Page
# # # #

# working hard to make us a third world country



## justanotherparatrooper (Aug 27, 2006)

Major stock market indexes fall to 1997 levels
Monday February 23, 10:52 pm ET 
By Tim Paradis, AP Business Writer Dow, S&P 500 fall to 1997 levels as sagging confidence pulls stocks lower; Dow falls 251

NEW YORK (AP) -- Wall Street has turned the clock back to 1997. Investors unable to extinguish their worries about a recession that has no end in sight dumped stocks again Monday. The Dow Jones industrial average tumbled 251 points to its lowest close since May 7, 1997, while the Standard & Poor's 500 index logged its lowest finish since April 11, 1997. It's as if the decade's dot-com surge, collapse and subsequent recovery never occurred.
http://biz.yahoo.com/ap/090223/wall_street.html

Since Odrama got elected the market has lost almost HALF its value.He keeps this shit up it'll be decades before we recover! time to buy another case of ammo.


----------



## Guest (Feb 24, 2009)

# # # #

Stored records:
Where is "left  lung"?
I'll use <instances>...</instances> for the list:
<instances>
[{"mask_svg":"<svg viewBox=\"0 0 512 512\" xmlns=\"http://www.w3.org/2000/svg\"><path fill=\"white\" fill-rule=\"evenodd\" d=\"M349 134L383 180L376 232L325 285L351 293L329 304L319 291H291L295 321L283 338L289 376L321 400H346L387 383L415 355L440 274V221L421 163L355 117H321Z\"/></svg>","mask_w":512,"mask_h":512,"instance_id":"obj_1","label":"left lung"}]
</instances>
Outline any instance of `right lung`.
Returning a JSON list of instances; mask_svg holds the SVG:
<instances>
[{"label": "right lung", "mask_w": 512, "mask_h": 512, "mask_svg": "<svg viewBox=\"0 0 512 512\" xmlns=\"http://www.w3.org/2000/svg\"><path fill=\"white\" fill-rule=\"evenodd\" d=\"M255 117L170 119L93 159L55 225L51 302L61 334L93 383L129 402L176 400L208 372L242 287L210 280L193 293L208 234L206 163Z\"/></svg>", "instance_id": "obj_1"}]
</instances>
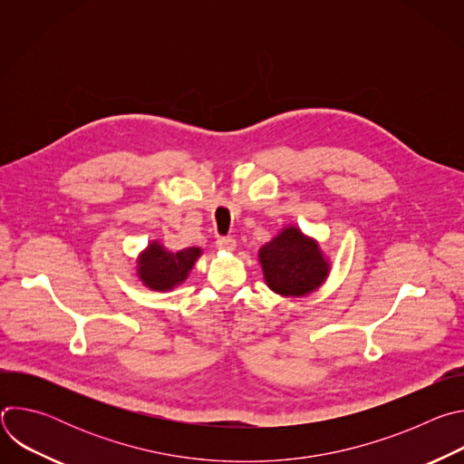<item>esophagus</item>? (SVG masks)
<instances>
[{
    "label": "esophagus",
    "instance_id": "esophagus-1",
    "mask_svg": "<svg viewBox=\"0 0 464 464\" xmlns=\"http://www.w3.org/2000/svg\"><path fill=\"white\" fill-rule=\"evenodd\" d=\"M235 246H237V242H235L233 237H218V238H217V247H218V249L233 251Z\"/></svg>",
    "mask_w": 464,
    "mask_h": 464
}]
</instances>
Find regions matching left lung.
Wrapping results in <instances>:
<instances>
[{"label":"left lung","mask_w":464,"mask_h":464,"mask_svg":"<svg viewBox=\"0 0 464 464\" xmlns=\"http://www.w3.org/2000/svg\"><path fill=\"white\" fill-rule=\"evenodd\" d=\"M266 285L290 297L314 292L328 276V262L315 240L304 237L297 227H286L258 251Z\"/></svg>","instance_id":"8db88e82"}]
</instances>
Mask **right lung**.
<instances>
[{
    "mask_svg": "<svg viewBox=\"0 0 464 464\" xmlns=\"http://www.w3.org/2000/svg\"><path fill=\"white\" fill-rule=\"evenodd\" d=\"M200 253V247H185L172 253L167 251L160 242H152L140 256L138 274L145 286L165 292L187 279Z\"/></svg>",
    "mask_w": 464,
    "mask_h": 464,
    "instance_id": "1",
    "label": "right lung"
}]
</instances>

# # # #

Tasks to complete
a - Using the stock market thread, decide whether each statement agrees with it, answering yes or no and quoting the words that settle it: (i) The Dow dropped 251 points on Monday. (ii) The S&P 500 had its lowest finish since May 7, 1997. (iii) The news article was written by Tim Paradis.
b - Write the next part of the stock market thread, picking up with the post under the Guest header dated Feb 24, 2009.

Results for each task
a -
(i) Yes: "The Dow Jones industrial average tumbled 251 points to its lowest close since May 7, 1997"
(ii) No: "the Standard & Poor's 500 index logged its lowest finish since April 11, 1997"
(iii) Yes: "By Tim Paradis, AP Business Writer"

b -
I think I might change my surname to Alvarez, never use my SSN again, stop paying taxes, stop paying my mortgage, and use the emergency room as my primary care. That way The Obama christ will mail me a check and take care of me for life.


----------



## dcs2244 (Jan 29, 2004)

It is natural for man to indulge in the illusions of hope. We are apt to shut our eyes against a painful truth, and listen to the song of that siren till she transforms us into beasts... For my part, whatever anguish of spirit it may cost, I am willing to know the whole truth, to know the worst, and to provide for it.”

Patrick Henry

Remember your oath.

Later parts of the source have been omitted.